* [Exercise aim]
Only lines that contain the word "United" are to be returned from the data below.

.....

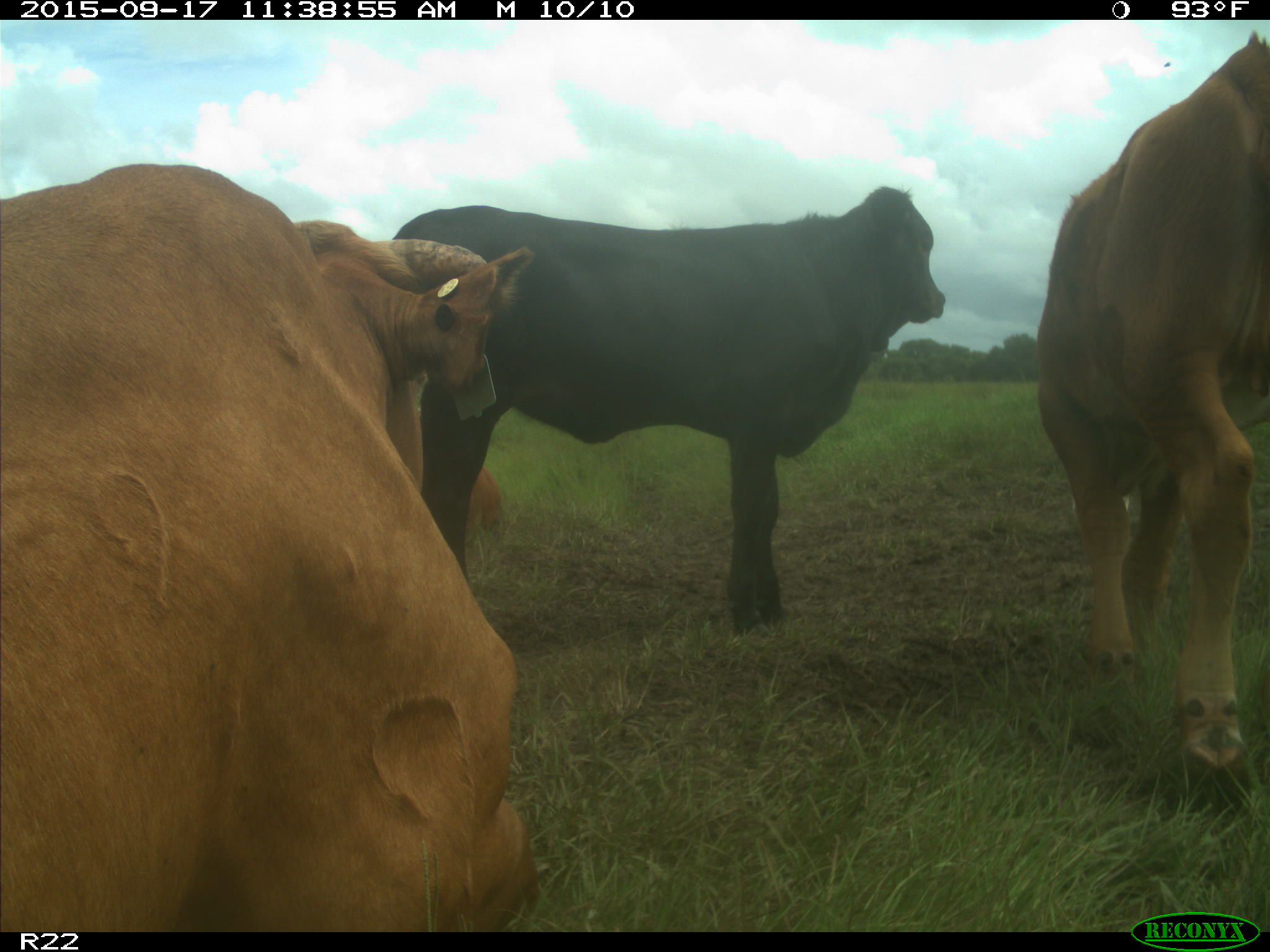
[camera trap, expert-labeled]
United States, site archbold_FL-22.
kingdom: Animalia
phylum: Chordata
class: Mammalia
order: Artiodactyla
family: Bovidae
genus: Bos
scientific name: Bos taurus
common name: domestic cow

.....

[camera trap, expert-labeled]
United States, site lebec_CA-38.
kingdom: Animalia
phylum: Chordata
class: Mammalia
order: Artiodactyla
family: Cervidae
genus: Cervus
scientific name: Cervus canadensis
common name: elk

.....

* [Exercise output]
United States, site archbold_FL-22.
United States, site lebec_CA-38.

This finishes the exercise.